Kenya Tana River renewed ethnic clashes kill 30
At least 30 people have been killed in renewed ethnic clashes in south-east Kenya.
Children and policemen were among those killed in an attack on a village by hundreds of people.
Nearly 100 people have now been killed in the clashes in the eastern Tana River district since last month.
Rival ethnic groups have been involved in tit-for-tat violence over cattle-grazing rights in the region, one of the poorest in Kenya.
The Red Cross said that in this latest violence, Kilelengwani village was attacked on Monday by more than 300 people, who set fire to 167 houses.
At the scene
The Tana Delta has a deceiving allure of peace, with mango trees dotting the river banks and a calm wind blowing from the nearby Indian Ocean.
The village of Chamwanamuma, which was attacked by members of the pastoral Orma community last week was almost deserted on Sunday, except for with young men armed with bows and arrows.
Women and children were fleeing the area and seeking refuge in a nearby school.
I met a 15-year-old boy who told me he was leaving for Mombasa. His parents had died in the clashes. ''I'm selling my chicken so that I can raise my fare,'' he said.
It was clear from the utterances of some of the Pokomo villagers that a revenge attack was imminent - and this now seems to have happened.
"The bodies have not been removed from the ground... The situation is getting dangerous, something needs to be done urgently," Kenya Red Cross chief Abbas Gullet said in a statement.
Mr Gullet put the death toll at 39, saying eight children were among the dead.
A police spokesman told the BBC that 30 people had been killed, including eight policemen.
Last month more than 50 people were killed in the fighting and a further 12 died last week.
It is the worst violence to hit Kenya since disputed presidential elections in 2007.
The Orma and Pokomo communities have a long history of tension over access to land and water in this ecologically rich area.
The Pokomo are mostly farmers, while the Orma are semi-nomadic cattle-herders.
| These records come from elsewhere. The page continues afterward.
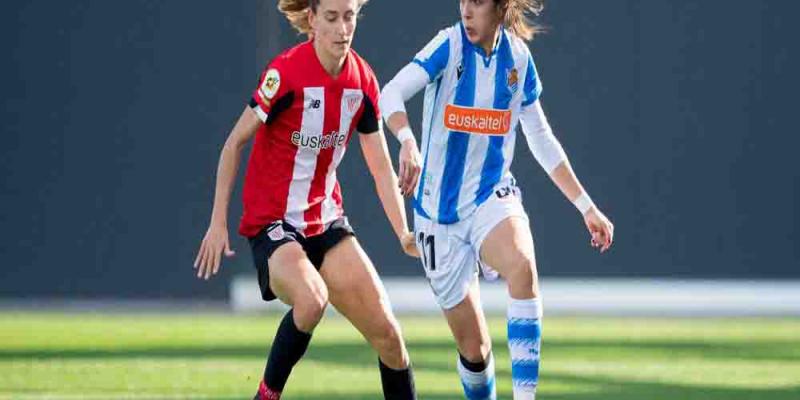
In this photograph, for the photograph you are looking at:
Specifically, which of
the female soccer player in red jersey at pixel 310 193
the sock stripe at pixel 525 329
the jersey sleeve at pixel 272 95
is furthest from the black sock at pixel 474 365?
the jersey sleeve at pixel 272 95

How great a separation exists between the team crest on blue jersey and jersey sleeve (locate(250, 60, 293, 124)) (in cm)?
86

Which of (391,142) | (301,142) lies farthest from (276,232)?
(391,142)

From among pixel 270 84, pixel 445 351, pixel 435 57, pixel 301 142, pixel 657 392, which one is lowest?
pixel 445 351

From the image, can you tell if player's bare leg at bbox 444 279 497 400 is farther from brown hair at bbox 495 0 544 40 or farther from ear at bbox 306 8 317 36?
ear at bbox 306 8 317 36

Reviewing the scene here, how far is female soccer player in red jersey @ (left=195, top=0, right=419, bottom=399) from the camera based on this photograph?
671cm

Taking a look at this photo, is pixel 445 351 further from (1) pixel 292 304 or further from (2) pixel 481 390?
(1) pixel 292 304

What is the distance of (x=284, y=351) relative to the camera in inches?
265

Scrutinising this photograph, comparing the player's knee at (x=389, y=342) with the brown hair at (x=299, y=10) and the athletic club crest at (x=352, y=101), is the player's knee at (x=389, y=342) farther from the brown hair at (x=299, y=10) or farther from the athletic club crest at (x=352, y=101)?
the brown hair at (x=299, y=10)

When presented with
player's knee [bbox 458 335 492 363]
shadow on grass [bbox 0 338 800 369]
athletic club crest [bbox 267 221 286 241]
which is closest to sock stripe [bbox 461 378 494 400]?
player's knee [bbox 458 335 492 363]

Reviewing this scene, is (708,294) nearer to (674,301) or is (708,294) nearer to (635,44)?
(674,301)

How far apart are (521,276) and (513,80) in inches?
32.5

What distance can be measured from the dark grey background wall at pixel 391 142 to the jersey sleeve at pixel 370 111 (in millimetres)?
7912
The BBC's Anne Mawathe, who visited the area at the weekend, says it was clear that there would be a new revenge attack and this now seems to have happened.
She says the long-standing rivalry between the two communities has been made worse by an influx of weapons from neighbouring Somalia.
Some analysts say there may be a link between the violence and parliamentary and presidential elections which are due in March 2013.